非現実的な事だろうと、起きる可能性は確かにゼロではない。
___ならば、一つ質問しよう。
人間の大半が突然異能力に目覚め、SF映画ばりの異能力バトルが日本で繰り広げられる。そんな未来は存在するのかと。
答えよう。あり得ない話ではない。
突然、発火能力を得るかもしれないし、透明人間になる能力を得るかもしれない。他にも相手の心を読めるようになるかもしれない。
神にも等しい力を得た者達。選ばれた人類による頂上決戦が始まる未来がもしかしたら、あるかもしれない。
では、次の質問だ。
最近はやりの異世界転生や異世界転移。人間が死んだら、別の世界に飛ばされることなんてあり得るのだろうかと。
答えよう。あり得ない話ではない。
我々が決めつけているだけで……もしかしたら、見知らぬ世界があるかもしれない。
何かの拍子で次元干渉が発生し、知らない世界へ連れていかれてしまう未来があるやもしれない。

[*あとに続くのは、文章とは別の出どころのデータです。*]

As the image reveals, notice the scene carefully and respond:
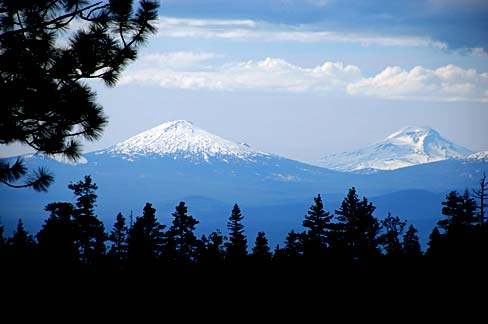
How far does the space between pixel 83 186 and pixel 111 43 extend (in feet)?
102

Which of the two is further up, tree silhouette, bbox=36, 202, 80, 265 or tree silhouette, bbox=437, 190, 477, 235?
tree silhouette, bbox=437, 190, 477, 235

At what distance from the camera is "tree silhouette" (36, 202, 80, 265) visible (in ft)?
84.2

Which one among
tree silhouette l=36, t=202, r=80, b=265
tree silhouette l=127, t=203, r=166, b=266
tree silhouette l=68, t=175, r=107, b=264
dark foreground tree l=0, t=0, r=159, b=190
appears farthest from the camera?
tree silhouette l=68, t=175, r=107, b=264

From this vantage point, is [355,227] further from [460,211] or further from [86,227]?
[86,227]

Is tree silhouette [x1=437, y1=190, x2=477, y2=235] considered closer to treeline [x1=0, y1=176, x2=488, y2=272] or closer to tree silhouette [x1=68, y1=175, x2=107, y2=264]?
treeline [x1=0, y1=176, x2=488, y2=272]

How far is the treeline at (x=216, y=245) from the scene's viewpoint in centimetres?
2570

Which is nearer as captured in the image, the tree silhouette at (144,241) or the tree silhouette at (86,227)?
the tree silhouette at (144,241)

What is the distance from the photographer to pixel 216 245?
39906 millimetres

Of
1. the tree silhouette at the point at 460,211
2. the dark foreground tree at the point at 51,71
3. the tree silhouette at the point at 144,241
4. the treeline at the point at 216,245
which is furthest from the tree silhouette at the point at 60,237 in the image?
the tree silhouette at the point at 460,211

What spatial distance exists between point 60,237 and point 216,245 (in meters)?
12.2

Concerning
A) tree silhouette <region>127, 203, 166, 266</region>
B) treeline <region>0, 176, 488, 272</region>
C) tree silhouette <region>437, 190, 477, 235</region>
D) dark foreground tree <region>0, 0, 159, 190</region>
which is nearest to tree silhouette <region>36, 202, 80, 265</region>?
treeline <region>0, 176, 488, 272</region>

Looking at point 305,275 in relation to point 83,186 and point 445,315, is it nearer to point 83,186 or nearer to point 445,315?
point 445,315

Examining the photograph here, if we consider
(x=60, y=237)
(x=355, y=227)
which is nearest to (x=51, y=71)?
(x=60, y=237)

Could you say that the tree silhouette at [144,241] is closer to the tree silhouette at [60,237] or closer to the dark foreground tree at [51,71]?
the tree silhouette at [60,237]
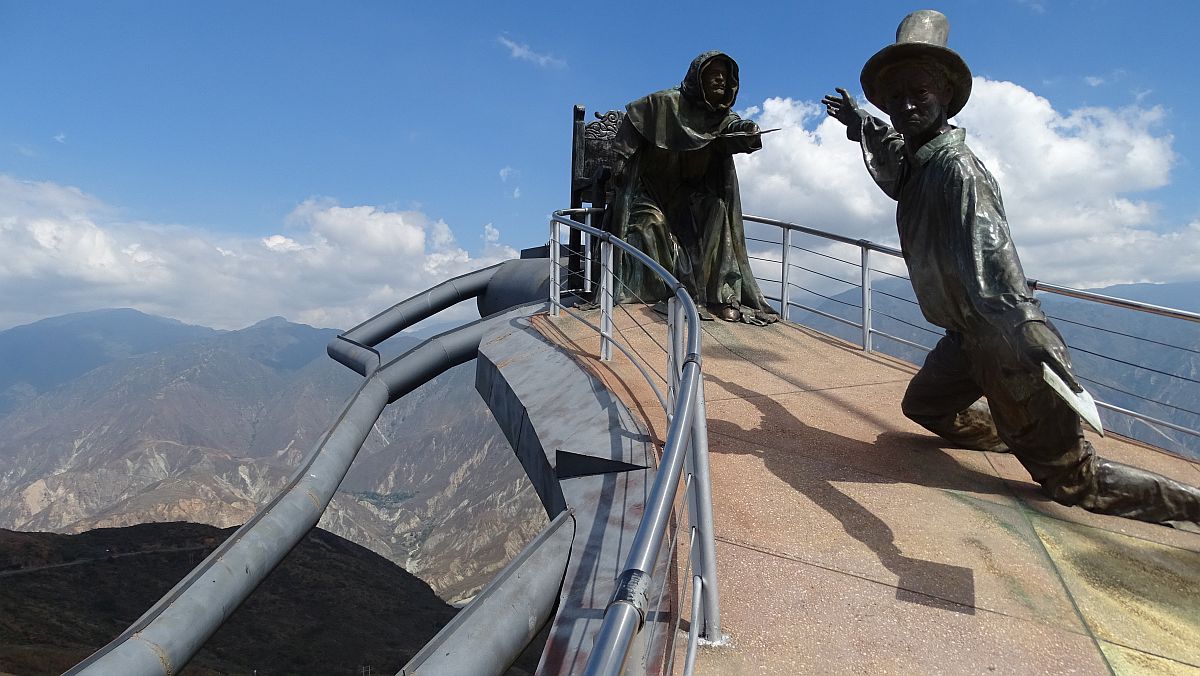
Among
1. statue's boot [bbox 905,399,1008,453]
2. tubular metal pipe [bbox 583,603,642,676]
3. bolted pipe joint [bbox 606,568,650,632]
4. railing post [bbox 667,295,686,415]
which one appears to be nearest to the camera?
tubular metal pipe [bbox 583,603,642,676]

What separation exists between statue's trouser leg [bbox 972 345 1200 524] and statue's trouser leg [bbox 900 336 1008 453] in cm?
34

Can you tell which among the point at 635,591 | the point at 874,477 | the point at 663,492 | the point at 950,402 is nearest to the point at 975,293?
the point at 950,402

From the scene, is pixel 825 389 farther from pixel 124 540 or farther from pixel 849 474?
pixel 124 540

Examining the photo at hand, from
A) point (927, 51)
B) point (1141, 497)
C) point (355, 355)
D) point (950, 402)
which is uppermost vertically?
point (927, 51)

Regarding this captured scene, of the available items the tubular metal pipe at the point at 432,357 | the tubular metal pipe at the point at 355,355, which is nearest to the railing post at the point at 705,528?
the tubular metal pipe at the point at 432,357

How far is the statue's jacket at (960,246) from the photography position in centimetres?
340

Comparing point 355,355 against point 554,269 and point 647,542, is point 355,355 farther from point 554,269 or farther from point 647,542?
point 647,542

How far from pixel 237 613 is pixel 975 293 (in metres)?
11.8

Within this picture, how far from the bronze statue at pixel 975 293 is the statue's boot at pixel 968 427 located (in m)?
0.25

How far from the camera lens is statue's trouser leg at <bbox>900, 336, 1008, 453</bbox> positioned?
3.97m

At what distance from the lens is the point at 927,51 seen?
3.62 metres

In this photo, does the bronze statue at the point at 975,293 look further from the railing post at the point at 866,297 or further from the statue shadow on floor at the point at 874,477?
the railing post at the point at 866,297

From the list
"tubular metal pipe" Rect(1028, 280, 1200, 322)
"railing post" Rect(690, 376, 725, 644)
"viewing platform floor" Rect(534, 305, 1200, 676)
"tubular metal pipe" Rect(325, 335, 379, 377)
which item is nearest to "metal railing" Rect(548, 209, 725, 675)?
"railing post" Rect(690, 376, 725, 644)

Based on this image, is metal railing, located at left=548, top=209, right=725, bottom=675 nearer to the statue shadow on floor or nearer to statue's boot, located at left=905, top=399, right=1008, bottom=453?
the statue shadow on floor
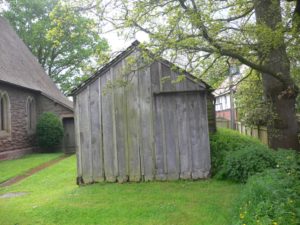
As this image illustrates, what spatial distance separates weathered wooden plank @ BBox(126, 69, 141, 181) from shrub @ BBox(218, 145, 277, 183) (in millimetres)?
2530

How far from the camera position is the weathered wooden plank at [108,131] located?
1018 centimetres

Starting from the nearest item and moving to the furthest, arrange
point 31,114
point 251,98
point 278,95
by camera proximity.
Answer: point 278,95, point 251,98, point 31,114

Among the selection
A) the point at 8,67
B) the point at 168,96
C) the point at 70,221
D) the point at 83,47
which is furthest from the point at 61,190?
the point at 83,47

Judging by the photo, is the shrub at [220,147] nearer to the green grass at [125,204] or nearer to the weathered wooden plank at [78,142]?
the green grass at [125,204]

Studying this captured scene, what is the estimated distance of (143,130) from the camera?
10.2 meters

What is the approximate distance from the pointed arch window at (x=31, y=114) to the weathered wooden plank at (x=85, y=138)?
1374 cm

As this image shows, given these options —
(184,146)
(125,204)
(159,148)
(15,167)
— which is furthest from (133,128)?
(15,167)

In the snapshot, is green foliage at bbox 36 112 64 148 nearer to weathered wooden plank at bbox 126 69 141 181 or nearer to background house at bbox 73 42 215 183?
background house at bbox 73 42 215 183

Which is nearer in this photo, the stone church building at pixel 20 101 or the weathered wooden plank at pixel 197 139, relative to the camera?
the weathered wooden plank at pixel 197 139

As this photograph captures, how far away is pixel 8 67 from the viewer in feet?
68.1

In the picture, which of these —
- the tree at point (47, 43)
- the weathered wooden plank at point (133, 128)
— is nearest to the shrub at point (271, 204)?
the weathered wooden plank at point (133, 128)

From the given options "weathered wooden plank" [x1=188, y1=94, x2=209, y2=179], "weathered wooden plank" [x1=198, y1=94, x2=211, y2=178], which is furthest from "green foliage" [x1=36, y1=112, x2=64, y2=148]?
"weathered wooden plank" [x1=198, y1=94, x2=211, y2=178]

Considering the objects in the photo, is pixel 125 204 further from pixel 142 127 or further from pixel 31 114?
pixel 31 114

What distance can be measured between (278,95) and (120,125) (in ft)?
15.9
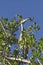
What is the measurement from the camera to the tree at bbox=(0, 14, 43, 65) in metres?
10.6

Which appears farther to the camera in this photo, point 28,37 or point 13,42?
point 13,42

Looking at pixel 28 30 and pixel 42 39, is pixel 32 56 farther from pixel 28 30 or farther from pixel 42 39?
pixel 28 30

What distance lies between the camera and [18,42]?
11867mm

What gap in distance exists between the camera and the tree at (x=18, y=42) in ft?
34.9

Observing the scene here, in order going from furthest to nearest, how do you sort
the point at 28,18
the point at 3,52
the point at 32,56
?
the point at 28,18, the point at 3,52, the point at 32,56

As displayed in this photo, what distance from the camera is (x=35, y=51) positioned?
1062 cm

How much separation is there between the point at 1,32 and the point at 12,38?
461mm

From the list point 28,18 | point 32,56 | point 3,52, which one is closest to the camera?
point 32,56

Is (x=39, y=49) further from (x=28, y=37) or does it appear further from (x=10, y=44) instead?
(x=10, y=44)

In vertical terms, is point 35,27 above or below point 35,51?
above

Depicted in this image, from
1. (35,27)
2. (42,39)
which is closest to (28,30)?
(35,27)

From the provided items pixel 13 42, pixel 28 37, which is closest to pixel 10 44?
pixel 13 42

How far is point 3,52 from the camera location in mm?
11406

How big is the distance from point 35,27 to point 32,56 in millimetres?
1700
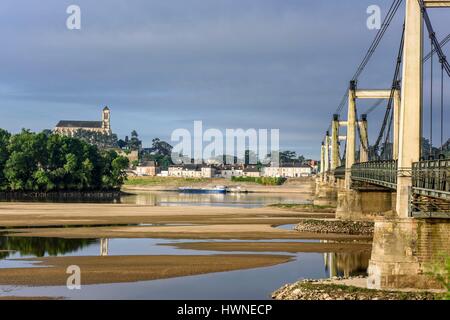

呑気に葬式でも行われている間に……その人物は見知らぬ世界ですげぇ力を振るい、沢山のヒロインに慕われ、結果次第では一つの大国を作り上げるに至っている可能性がなくもない。
そうだ、何事も可能性は存在するのだ。
そういった未来が実在するかもしれない……あり得る話なのだ。
・・・・・・・・・・・・・・・・・・・・・・
「……とまあ、こんな感じで、世の中何が起きるか分からないわけですよ」
その目元は前髪でほとんど見えていない。ちょこっとだけ穴の開いたジーパンに安物のパーカー。根暗そうなイメージの青年が語り続ける。
「うん、そうだね」
その青年の横。緑茶の入った湯呑を手にしながら頷く人影。
レディース用のジーパンにモコモコのセーター。後ろの髪をうなじの部分にて二つに結っている女性が笑顔を崩さぬまま、その話を聞き続けている。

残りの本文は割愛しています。